It’s that time again: School’s in, vacation’s over, and we can all get back to some semblance of a schedule, thank goodness.
It’s not that I don’t love summer — I do — it’s my second favorite season, next to spring. I love the warmth, the pool, the beach, the barbecued food, the drinks with pretty umbrellas in them; I love the smell of the ocean, the taste of fresh lobster with drawn butter and the feel of cool cotton on my skin. I love the 4th of July, the rest of July and the seaside festivals. But what I don’t like is the haphazardness of my days. Who knew I would thrive on formality? Not this laid-back chick. And not if you saw my kitchen table.
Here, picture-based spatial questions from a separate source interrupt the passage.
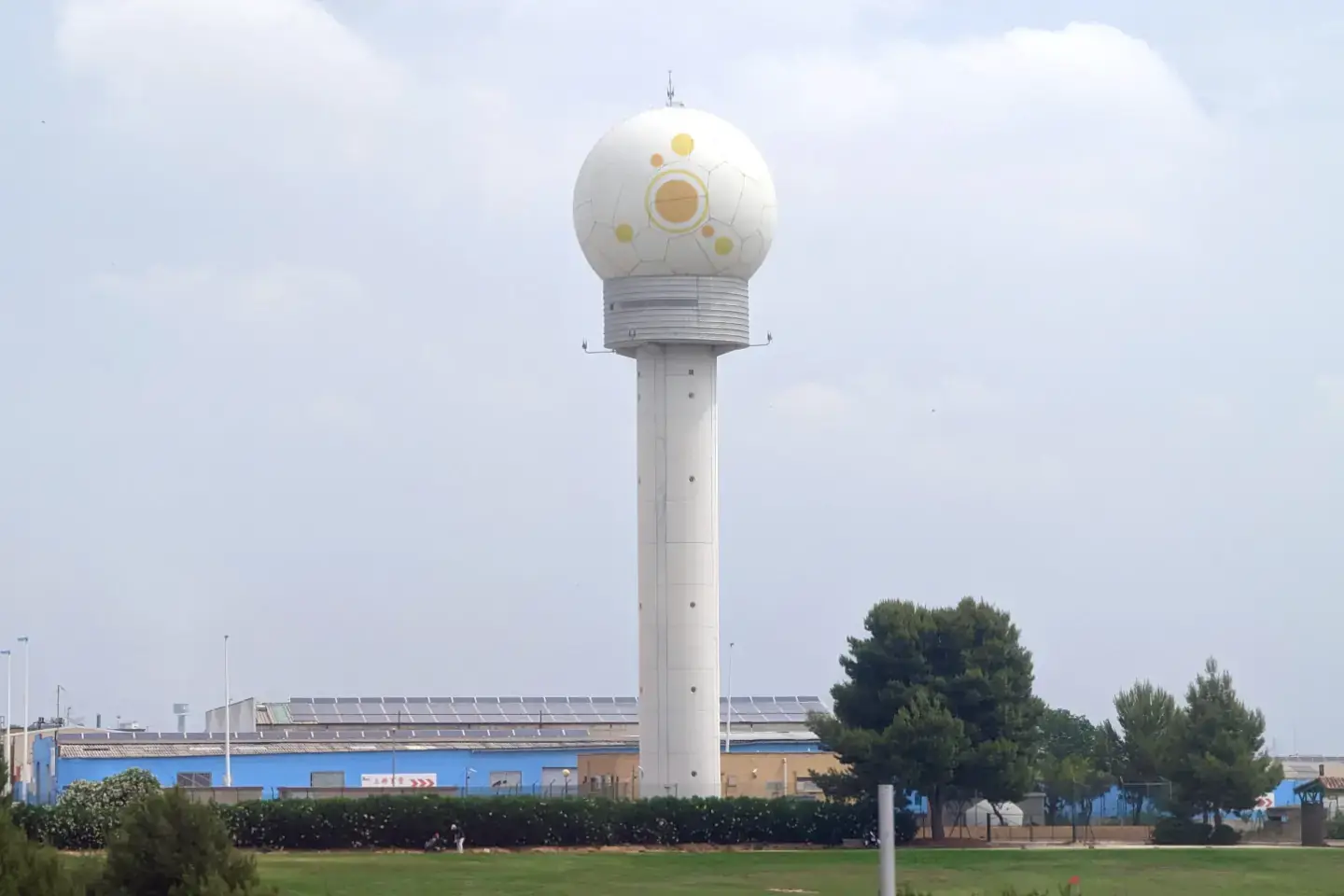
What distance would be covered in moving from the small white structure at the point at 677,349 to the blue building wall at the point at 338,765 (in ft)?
63.5

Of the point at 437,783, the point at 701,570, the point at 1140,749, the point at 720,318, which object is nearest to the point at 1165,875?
the point at 701,570

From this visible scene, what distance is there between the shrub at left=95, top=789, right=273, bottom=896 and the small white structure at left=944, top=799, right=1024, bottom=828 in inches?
1768

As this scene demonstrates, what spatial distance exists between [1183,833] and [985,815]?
28.7 feet

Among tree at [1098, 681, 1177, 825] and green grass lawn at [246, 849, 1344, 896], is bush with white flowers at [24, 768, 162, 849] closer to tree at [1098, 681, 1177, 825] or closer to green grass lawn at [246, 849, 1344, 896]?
green grass lawn at [246, 849, 1344, 896]

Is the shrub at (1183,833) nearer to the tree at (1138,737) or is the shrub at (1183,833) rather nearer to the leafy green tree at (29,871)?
the tree at (1138,737)

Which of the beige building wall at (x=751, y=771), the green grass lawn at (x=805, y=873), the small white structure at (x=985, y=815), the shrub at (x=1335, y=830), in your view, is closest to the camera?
the green grass lawn at (x=805, y=873)

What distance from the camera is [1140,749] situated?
7981cm

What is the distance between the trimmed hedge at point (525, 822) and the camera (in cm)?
5628

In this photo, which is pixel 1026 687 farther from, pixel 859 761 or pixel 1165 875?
pixel 1165 875

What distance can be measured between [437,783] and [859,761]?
80.8 feet

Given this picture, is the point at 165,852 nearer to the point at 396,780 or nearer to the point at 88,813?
the point at 88,813

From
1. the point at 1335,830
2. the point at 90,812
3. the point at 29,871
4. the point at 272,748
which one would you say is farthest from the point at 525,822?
the point at 29,871

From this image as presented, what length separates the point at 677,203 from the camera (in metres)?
63.3

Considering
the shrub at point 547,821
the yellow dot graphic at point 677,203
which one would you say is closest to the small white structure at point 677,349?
the yellow dot graphic at point 677,203
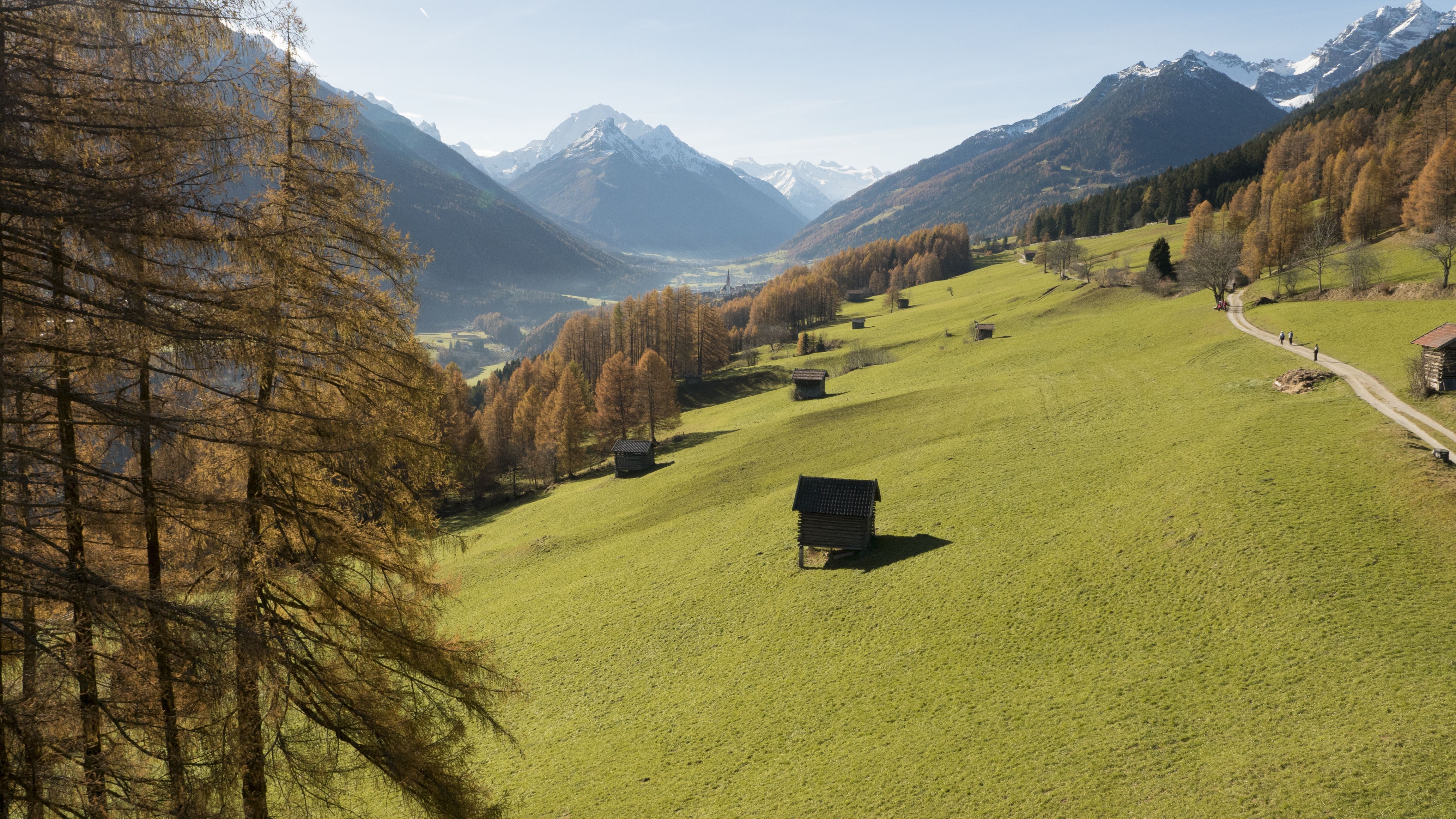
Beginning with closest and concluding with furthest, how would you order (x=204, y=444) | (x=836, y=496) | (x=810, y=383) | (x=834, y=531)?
(x=204, y=444)
(x=836, y=496)
(x=834, y=531)
(x=810, y=383)

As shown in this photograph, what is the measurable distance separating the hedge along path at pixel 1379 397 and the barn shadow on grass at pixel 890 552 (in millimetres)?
21306

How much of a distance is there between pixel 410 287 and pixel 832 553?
28.2 m

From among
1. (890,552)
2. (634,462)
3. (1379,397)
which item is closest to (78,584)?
(890,552)

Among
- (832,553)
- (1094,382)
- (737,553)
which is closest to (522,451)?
(737,553)

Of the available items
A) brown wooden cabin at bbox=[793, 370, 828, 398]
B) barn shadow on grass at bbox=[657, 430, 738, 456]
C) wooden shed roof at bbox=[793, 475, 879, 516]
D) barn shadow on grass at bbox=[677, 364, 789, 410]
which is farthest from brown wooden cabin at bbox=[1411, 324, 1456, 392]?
barn shadow on grass at bbox=[677, 364, 789, 410]

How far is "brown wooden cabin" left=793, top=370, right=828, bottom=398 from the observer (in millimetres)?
78875

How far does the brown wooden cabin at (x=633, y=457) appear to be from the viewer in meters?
64.4

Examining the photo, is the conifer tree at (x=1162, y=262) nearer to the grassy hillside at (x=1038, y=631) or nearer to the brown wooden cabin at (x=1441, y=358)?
the grassy hillside at (x=1038, y=631)

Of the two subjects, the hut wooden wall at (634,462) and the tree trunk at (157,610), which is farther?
the hut wooden wall at (634,462)

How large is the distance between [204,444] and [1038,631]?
25341 mm

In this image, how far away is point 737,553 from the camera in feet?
125

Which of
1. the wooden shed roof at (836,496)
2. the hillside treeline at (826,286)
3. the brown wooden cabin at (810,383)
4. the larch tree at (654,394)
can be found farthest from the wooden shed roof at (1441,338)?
the hillside treeline at (826,286)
I really consider myself an easy-going, go-with-the-flow kind of person, but in the summer months, I actually miss getting up early, having that first cup of coffee (followed by two more), getting the kids up for school, making breakfast for four, preparing (or writing checks for) lunches, reading the paper (yes, I read other newspapers sometimes), putting some dinner in the crock pot, applying makeup, and checking my E-mail — all by 8 a.m.
That’s not to say I didn’t take advantage of those later risings this summer. It’s nice to stretch, think of the day ahead, and wonder what to wear (and will my arms look too fat in that summer shirt?) I took my time, ran some errands and just marvelled at the world around me (well, now I’m making stuff up, I didn’t do that last one).
But I still felt like I was not getting my usual head start at work. As much as I adore, admire and hold in high esteem my co-workers in the Herald newsroom, there’s nothing like getting into work early, with just the sound of the air-conditioner to keep me company. Ahh...quiet. Nice. Peaceful. For awhile, anyway.
And since I am such a fan of getting an early start, let me just say now that I am also a firm believer in nap time, siesta, whatever you want to call it — no matter what time I awake, I am absolutely good for nothing come 3 p.m. Nada. Zilch. My brain just doesn’t work, won’t absorb another bit of information and won’t allow my mind or body to produce anything of substance. This all lasts about three hours, when I’m ready again to face the world — or to get ready for bed.